• Data section:
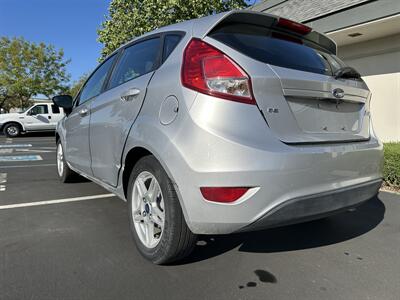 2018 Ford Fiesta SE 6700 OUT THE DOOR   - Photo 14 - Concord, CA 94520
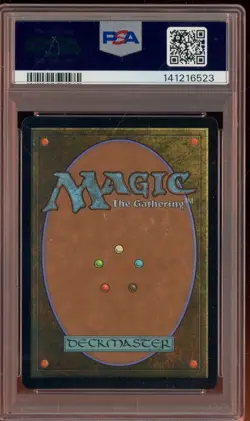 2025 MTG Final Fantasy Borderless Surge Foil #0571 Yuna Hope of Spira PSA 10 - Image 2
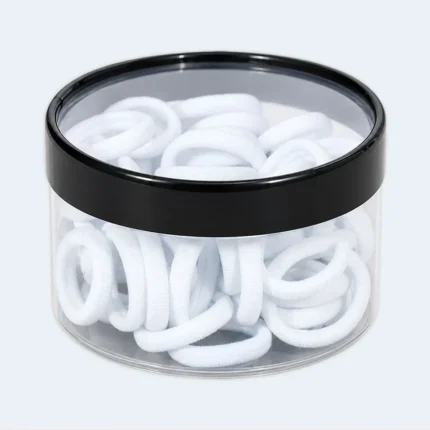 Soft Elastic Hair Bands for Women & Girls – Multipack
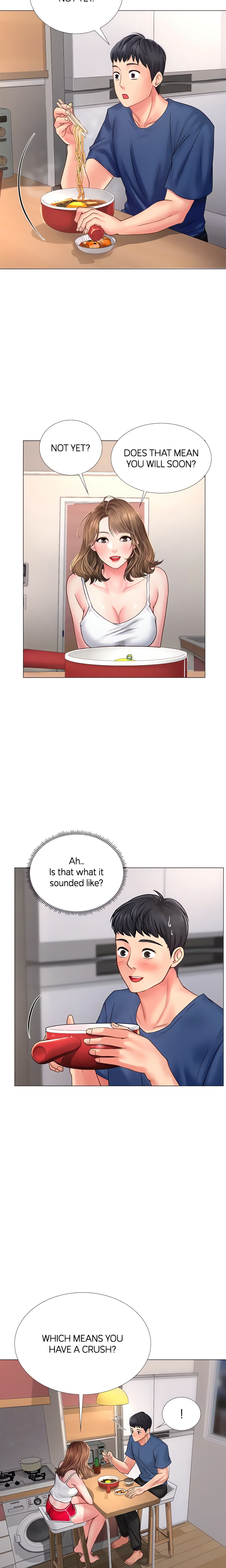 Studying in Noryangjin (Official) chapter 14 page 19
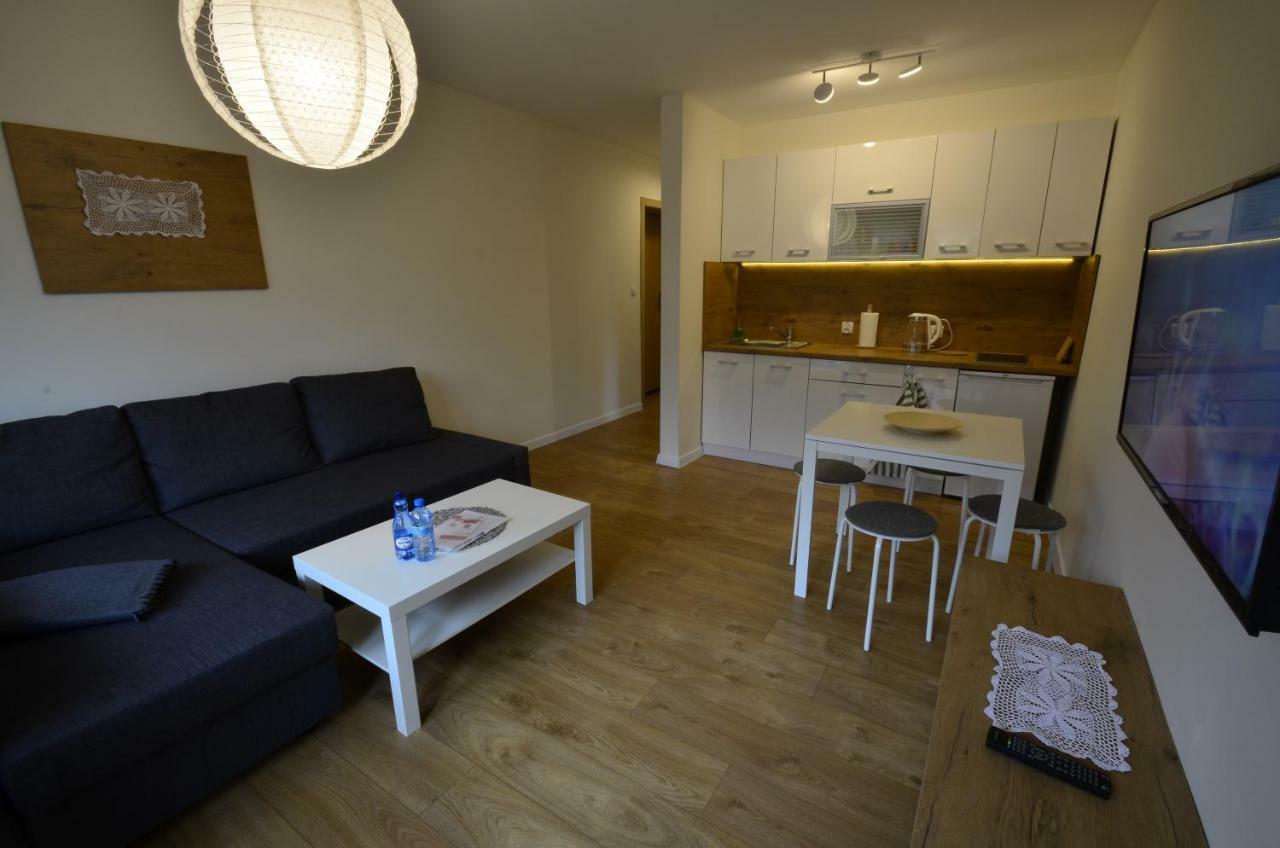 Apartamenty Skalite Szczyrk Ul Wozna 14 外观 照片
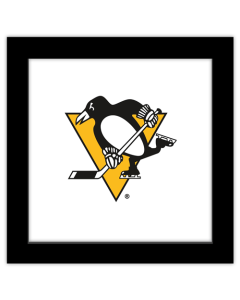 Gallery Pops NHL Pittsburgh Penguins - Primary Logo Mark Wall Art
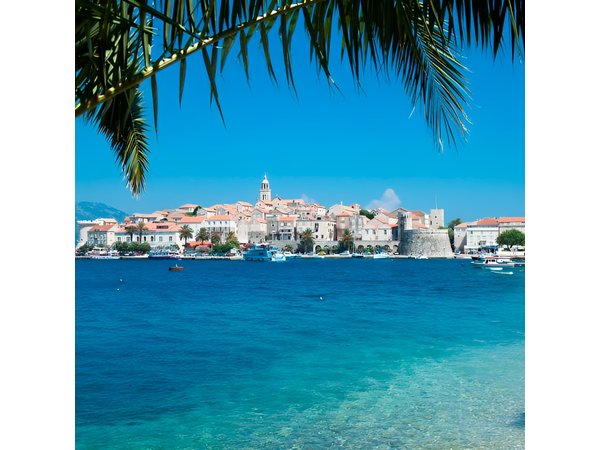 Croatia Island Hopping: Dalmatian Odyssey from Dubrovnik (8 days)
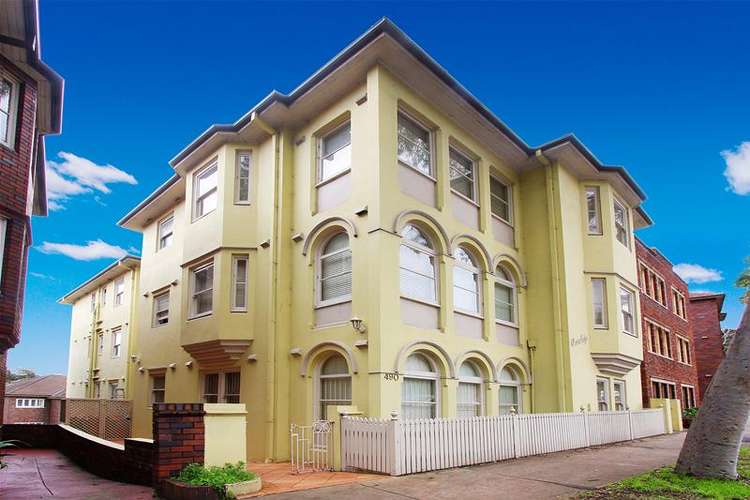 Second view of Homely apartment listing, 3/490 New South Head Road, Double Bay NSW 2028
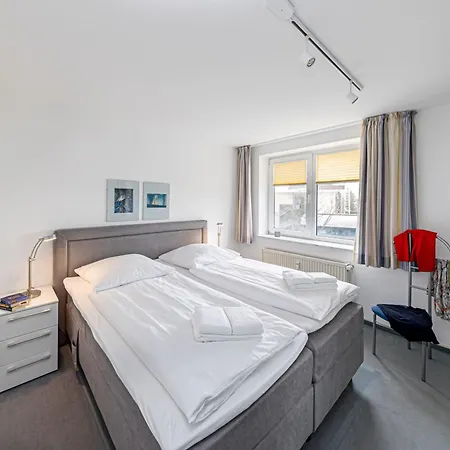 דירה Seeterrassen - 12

• Task prompt:
Give these rows again word for word, leaving out the pictures.

• Your solution:
 2018 Ford Fiesta SE 6700 OUT THE DOOR   - Photo 14 - Concord, CA 94520
 2025 MTG Final Fantasy Borderless Surge Foil #0571 Yuna Hope of Spira PSA 10 - Image 2
 Soft Elastic Hair Bands for Women & Girls – Multipack
 Studying in Noryangjin (Official) chapter 14 page 19
 Apartamenty Skalite Szczyrk Ul Wozna 14 外观 照片
 Gallery Pops NHL Pittsburgh Penguins - Primary Logo Mark Wall Art
 Croatia Island Hopping: Dalmatian Odyssey from Dubrovnik (8 days)
 Second view of Homely apartment listing, 3/490 New South Head Road, Double Bay NSW 2028
 דירה Seeterrassen - 12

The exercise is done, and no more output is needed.